§ Tarea
Selecciona todas las líneas de los registros que contengan la palabra "located". Las mayúsculas y minúsculas cuentan.

━━━━━━━━

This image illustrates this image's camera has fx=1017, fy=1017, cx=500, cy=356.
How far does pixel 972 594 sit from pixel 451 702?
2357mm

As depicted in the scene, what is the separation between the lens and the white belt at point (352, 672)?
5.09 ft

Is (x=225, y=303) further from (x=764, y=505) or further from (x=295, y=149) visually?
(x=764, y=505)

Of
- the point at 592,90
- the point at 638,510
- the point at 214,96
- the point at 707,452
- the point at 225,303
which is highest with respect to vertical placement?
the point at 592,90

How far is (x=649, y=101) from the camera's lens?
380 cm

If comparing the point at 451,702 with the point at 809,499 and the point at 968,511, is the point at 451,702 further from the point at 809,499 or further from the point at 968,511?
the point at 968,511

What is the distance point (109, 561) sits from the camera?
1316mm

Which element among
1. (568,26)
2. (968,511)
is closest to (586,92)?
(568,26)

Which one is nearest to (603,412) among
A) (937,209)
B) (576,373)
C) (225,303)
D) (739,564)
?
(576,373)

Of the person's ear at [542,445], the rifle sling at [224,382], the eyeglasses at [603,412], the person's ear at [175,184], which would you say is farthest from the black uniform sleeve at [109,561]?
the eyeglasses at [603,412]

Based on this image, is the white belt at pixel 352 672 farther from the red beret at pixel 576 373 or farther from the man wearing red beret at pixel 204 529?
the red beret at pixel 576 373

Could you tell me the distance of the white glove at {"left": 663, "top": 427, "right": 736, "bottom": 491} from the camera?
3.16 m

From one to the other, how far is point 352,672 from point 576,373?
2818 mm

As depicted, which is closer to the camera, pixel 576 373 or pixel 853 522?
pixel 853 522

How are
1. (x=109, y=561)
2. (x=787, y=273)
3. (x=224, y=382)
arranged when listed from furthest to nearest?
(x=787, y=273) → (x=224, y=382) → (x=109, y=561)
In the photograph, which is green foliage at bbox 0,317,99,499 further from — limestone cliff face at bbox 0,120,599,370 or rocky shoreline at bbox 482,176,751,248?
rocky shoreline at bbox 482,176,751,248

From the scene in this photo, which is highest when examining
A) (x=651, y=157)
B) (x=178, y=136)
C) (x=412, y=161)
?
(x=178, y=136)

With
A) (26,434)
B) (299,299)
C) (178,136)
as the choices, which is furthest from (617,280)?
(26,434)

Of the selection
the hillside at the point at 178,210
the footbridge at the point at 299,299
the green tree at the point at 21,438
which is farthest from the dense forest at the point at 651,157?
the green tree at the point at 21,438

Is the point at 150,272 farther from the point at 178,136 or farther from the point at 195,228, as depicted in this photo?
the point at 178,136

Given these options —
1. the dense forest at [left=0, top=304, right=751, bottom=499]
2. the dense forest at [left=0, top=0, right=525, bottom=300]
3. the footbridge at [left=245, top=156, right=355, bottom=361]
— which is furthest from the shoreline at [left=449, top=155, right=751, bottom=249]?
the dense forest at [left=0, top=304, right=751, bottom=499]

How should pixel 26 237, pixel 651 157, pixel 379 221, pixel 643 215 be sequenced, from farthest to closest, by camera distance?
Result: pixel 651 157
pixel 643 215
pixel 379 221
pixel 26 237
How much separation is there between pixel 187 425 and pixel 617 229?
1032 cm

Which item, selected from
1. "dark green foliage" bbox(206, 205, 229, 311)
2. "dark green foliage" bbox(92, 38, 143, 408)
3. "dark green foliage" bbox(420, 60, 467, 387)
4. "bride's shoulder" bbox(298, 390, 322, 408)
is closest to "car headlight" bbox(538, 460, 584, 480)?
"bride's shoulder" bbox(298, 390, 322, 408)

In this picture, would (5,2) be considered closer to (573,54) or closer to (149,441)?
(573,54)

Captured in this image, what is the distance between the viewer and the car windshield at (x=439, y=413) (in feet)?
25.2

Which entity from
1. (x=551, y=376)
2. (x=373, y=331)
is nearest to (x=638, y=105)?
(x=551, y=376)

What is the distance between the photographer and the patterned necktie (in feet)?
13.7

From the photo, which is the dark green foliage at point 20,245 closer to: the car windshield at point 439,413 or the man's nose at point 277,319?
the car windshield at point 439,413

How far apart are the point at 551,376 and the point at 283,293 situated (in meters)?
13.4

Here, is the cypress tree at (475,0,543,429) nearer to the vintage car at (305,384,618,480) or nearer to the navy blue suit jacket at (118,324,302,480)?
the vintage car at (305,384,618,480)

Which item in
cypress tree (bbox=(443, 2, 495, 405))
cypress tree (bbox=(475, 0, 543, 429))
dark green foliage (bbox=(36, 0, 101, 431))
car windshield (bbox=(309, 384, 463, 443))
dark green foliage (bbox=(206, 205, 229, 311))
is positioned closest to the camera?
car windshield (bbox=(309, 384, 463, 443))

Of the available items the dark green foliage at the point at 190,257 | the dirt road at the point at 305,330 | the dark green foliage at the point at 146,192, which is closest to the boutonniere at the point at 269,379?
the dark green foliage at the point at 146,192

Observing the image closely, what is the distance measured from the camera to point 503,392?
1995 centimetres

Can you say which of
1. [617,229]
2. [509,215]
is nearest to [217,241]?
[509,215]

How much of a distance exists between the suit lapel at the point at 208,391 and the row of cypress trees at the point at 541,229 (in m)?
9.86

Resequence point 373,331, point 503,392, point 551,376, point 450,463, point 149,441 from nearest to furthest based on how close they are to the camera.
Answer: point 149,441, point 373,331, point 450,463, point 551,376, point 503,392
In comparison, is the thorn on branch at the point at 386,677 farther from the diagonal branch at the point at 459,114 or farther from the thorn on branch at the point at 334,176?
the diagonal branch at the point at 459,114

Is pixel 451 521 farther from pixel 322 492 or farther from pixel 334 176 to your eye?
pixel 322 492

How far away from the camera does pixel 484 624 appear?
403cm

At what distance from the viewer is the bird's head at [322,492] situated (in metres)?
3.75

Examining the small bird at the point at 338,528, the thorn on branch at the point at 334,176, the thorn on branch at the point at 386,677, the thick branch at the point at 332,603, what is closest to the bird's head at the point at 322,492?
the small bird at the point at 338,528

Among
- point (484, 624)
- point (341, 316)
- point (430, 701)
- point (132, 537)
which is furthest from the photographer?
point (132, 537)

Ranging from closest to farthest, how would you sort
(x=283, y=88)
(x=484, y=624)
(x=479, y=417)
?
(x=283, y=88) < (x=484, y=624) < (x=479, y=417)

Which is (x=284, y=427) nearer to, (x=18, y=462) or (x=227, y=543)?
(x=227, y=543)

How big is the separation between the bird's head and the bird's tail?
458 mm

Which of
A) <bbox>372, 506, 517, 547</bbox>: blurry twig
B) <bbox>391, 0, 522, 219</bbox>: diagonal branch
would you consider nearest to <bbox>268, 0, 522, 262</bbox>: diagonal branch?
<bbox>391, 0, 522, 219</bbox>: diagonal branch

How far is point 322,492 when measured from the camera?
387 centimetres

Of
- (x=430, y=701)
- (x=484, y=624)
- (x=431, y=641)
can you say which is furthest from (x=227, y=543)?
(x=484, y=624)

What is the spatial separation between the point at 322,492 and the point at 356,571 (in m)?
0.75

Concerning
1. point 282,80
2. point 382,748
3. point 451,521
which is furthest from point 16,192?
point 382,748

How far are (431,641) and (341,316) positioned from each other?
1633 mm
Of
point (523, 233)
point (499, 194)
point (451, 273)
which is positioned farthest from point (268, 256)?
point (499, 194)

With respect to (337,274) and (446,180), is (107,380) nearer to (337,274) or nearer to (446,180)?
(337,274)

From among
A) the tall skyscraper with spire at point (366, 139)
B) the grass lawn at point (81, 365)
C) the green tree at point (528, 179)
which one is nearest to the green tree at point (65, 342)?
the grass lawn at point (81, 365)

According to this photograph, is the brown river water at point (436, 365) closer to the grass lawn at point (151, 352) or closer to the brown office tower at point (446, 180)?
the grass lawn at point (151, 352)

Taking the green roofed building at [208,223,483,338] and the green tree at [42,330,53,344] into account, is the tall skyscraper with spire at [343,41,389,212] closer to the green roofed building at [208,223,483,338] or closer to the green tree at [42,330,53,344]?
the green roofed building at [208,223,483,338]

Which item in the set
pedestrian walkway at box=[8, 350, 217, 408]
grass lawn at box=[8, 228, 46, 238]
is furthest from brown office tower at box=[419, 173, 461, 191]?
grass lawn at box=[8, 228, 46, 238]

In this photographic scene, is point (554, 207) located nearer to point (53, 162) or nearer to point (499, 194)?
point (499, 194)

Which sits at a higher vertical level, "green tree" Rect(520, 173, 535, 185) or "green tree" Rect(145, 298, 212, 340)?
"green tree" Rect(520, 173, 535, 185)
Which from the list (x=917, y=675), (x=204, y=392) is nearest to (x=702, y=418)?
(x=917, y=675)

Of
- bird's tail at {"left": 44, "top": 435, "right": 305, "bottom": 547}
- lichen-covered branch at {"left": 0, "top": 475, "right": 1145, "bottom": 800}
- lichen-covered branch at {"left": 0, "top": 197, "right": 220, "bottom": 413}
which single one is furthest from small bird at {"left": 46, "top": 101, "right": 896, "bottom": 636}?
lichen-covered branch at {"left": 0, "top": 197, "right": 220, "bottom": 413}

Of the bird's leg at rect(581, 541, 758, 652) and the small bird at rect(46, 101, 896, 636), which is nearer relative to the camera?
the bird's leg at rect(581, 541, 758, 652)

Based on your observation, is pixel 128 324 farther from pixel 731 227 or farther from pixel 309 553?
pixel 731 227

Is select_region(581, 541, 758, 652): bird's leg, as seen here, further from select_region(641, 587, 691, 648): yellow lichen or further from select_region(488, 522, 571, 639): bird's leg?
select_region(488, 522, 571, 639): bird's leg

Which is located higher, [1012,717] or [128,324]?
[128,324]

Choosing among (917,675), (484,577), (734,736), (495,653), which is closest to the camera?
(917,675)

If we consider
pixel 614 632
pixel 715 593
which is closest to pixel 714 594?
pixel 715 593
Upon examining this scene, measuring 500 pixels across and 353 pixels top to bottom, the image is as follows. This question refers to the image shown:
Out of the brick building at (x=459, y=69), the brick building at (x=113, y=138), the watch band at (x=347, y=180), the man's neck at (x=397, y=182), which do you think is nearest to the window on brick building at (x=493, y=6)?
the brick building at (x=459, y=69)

━━━━━━━━

§ Salida completa
In this photographic scene, is point (554, 207) located nearer to point (53, 162) or nearer to point (499, 194)?
Which is located higher, [1012,717] or [128,324]?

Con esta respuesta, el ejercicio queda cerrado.